GENEVA (Reuters) – The World Trade Organization’s chief on Tuesday called for urgent action on boosting COVID-19 vaccine production in developing countries, saying manufacturing sites could be prepared in six to seven months or less than half the time previously thought.
Ngozi Okonjo-Iweala, a former Nigerian finance minister who was until recently chair of the board of global vaccine alliance GAVI, took on the top job of the global trade watchdog last week.
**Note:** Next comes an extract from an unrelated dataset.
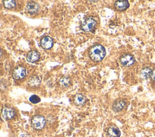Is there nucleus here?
I'll return each mask as SVG.
<instances>
[{"label":"nucleus","mask_w":155,"mask_h":137,"mask_svg":"<svg viewBox=\"0 0 155 137\" xmlns=\"http://www.w3.org/2000/svg\"><path fill=\"white\" fill-rule=\"evenodd\" d=\"M105 49L100 44H96L92 46L89 50V56L90 59L94 62L101 61L105 57Z\"/></svg>","instance_id":"f257e3e1"},{"label":"nucleus","mask_w":155,"mask_h":137,"mask_svg":"<svg viewBox=\"0 0 155 137\" xmlns=\"http://www.w3.org/2000/svg\"><path fill=\"white\" fill-rule=\"evenodd\" d=\"M45 119L42 115H35L33 116L31 119V126L36 130H41L43 129L45 125Z\"/></svg>","instance_id":"f03ea898"},{"label":"nucleus","mask_w":155,"mask_h":137,"mask_svg":"<svg viewBox=\"0 0 155 137\" xmlns=\"http://www.w3.org/2000/svg\"><path fill=\"white\" fill-rule=\"evenodd\" d=\"M96 25V21L92 17L86 18L81 23V29L86 32L93 30Z\"/></svg>","instance_id":"7ed1b4c3"},{"label":"nucleus","mask_w":155,"mask_h":137,"mask_svg":"<svg viewBox=\"0 0 155 137\" xmlns=\"http://www.w3.org/2000/svg\"><path fill=\"white\" fill-rule=\"evenodd\" d=\"M13 77L16 80L22 79L25 77L26 75V70L24 66H18L13 71Z\"/></svg>","instance_id":"20e7f679"},{"label":"nucleus","mask_w":155,"mask_h":137,"mask_svg":"<svg viewBox=\"0 0 155 137\" xmlns=\"http://www.w3.org/2000/svg\"><path fill=\"white\" fill-rule=\"evenodd\" d=\"M120 62L123 66H130L134 63L135 59L131 55L129 54H124L120 56Z\"/></svg>","instance_id":"39448f33"},{"label":"nucleus","mask_w":155,"mask_h":137,"mask_svg":"<svg viewBox=\"0 0 155 137\" xmlns=\"http://www.w3.org/2000/svg\"><path fill=\"white\" fill-rule=\"evenodd\" d=\"M27 11L31 14H34L38 13L39 9V5L35 1H30L27 3L26 6Z\"/></svg>","instance_id":"423d86ee"},{"label":"nucleus","mask_w":155,"mask_h":137,"mask_svg":"<svg viewBox=\"0 0 155 137\" xmlns=\"http://www.w3.org/2000/svg\"><path fill=\"white\" fill-rule=\"evenodd\" d=\"M15 111L11 107H5L2 110V116L6 120L12 119L15 116Z\"/></svg>","instance_id":"0eeeda50"},{"label":"nucleus","mask_w":155,"mask_h":137,"mask_svg":"<svg viewBox=\"0 0 155 137\" xmlns=\"http://www.w3.org/2000/svg\"><path fill=\"white\" fill-rule=\"evenodd\" d=\"M41 45L45 49H50L53 45V40L50 36H45L41 40Z\"/></svg>","instance_id":"6e6552de"},{"label":"nucleus","mask_w":155,"mask_h":137,"mask_svg":"<svg viewBox=\"0 0 155 137\" xmlns=\"http://www.w3.org/2000/svg\"><path fill=\"white\" fill-rule=\"evenodd\" d=\"M114 7L117 10L119 11H123L126 10L127 8H128L129 2L128 1H125V0L117 1L114 3Z\"/></svg>","instance_id":"1a4fd4ad"},{"label":"nucleus","mask_w":155,"mask_h":137,"mask_svg":"<svg viewBox=\"0 0 155 137\" xmlns=\"http://www.w3.org/2000/svg\"><path fill=\"white\" fill-rule=\"evenodd\" d=\"M40 57L39 54L36 51H30L27 56V60L30 63H34L39 60Z\"/></svg>","instance_id":"9d476101"},{"label":"nucleus","mask_w":155,"mask_h":137,"mask_svg":"<svg viewBox=\"0 0 155 137\" xmlns=\"http://www.w3.org/2000/svg\"><path fill=\"white\" fill-rule=\"evenodd\" d=\"M107 134L109 137H120V132L117 127L111 126L108 129Z\"/></svg>","instance_id":"9b49d317"},{"label":"nucleus","mask_w":155,"mask_h":137,"mask_svg":"<svg viewBox=\"0 0 155 137\" xmlns=\"http://www.w3.org/2000/svg\"><path fill=\"white\" fill-rule=\"evenodd\" d=\"M87 101L86 97L81 94H77L74 97V103L78 106L84 105Z\"/></svg>","instance_id":"f8f14e48"},{"label":"nucleus","mask_w":155,"mask_h":137,"mask_svg":"<svg viewBox=\"0 0 155 137\" xmlns=\"http://www.w3.org/2000/svg\"><path fill=\"white\" fill-rule=\"evenodd\" d=\"M125 106V102L122 100H118L114 101L113 104L112 109L114 112H119L122 110Z\"/></svg>","instance_id":"ddd939ff"},{"label":"nucleus","mask_w":155,"mask_h":137,"mask_svg":"<svg viewBox=\"0 0 155 137\" xmlns=\"http://www.w3.org/2000/svg\"><path fill=\"white\" fill-rule=\"evenodd\" d=\"M40 83H41V80L39 78V77L36 75L31 76L28 80V84H30V86L36 87L39 86Z\"/></svg>","instance_id":"4468645a"},{"label":"nucleus","mask_w":155,"mask_h":137,"mask_svg":"<svg viewBox=\"0 0 155 137\" xmlns=\"http://www.w3.org/2000/svg\"><path fill=\"white\" fill-rule=\"evenodd\" d=\"M152 71L151 69L148 67L143 68L140 72V75L142 78L144 79H148L150 76H151Z\"/></svg>","instance_id":"2eb2a0df"},{"label":"nucleus","mask_w":155,"mask_h":137,"mask_svg":"<svg viewBox=\"0 0 155 137\" xmlns=\"http://www.w3.org/2000/svg\"><path fill=\"white\" fill-rule=\"evenodd\" d=\"M59 83L64 87H68L71 84V79L68 77L63 76L59 79Z\"/></svg>","instance_id":"dca6fc26"},{"label":"nucleus","mask_w":155,"mask_h":137,"mask_svg":"<svg viewBox=\"0 0 155 137\" xmlns=\"http://www.w3.org/2000/svg\"><path fill=\"white\" fill-rule=\"evenodd\" d=\"M3 4L5 8L8 9H11L16 7V1L14 0L3 1Z\"/></svg>","instance_id":"f3484780"},{"label":"nucleus","mask_w":155,"mask_h":137,"mask_svg":"<svg viewBox=\"0 0 155 137\" xmlns=\"http://www.w3.org/2000/svg\"><path fill=\"white\" fill-rule=\"evenodd\" d=\"M29 101L31 103H33V104H36L39 102H40L41 101V99L40 98L36 95H32L29 98Z\"/></svg>","instance_id":"a211bd4d"},{"label":"nucleus","mask_w":155,"mask_h":137,"mask_svg":"<svg viewBox=\"0 0 155 137\" xmlns=\"http://www.w3.org/2000/svg\"><path fill=\"white\" fill-rule=\"evenodd\" d=\"M151 78L153 80L155 81V69L152 72V74H151Z\"/></svg>","instance_id":"6ab92c4d"},{"label":"nucleus","mask_w":155,"mask_h":137,"mask_svg":"<svg viewBox=\"0 0 155 137\" xmlns=\"http://www.w3.org/2000/svg\"><path fill=\"white\" fill-rule=\"evenodd\" d=\"M20 137H29V136L28 135H26V134H22L21 135Z\"/></svg>","instance_id":"aec40b11"}]
</instances>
She has said health and vaccine access would be a top priority.
“The fact is that each additional day the vaccine shortage continues, people will pay with their lives,” Okonjo-Iweala said at a two-day summit focused on COVID-19 vaccine production, adding that around 130 countries were still waiting for vaccines.
WTO members are due to discuss a possible waiver for intellectual property rights for COVID-19 drugs on Wednesday that could allow producers in more countries to begin manufacturing shots.
However, talks are currently deadlocked with several wealthy countries opposing the waiver, saying it would undermine the expensive research that allowed the production of COVID-19 vaccines in the first place.
Okonjo-Iweala said pandemic-related export restrictions had fallen in recent months, urging countries to drop or reduce the remaining ones or set timelines for their phase-out to help minimise problems in the vaccine supply chain.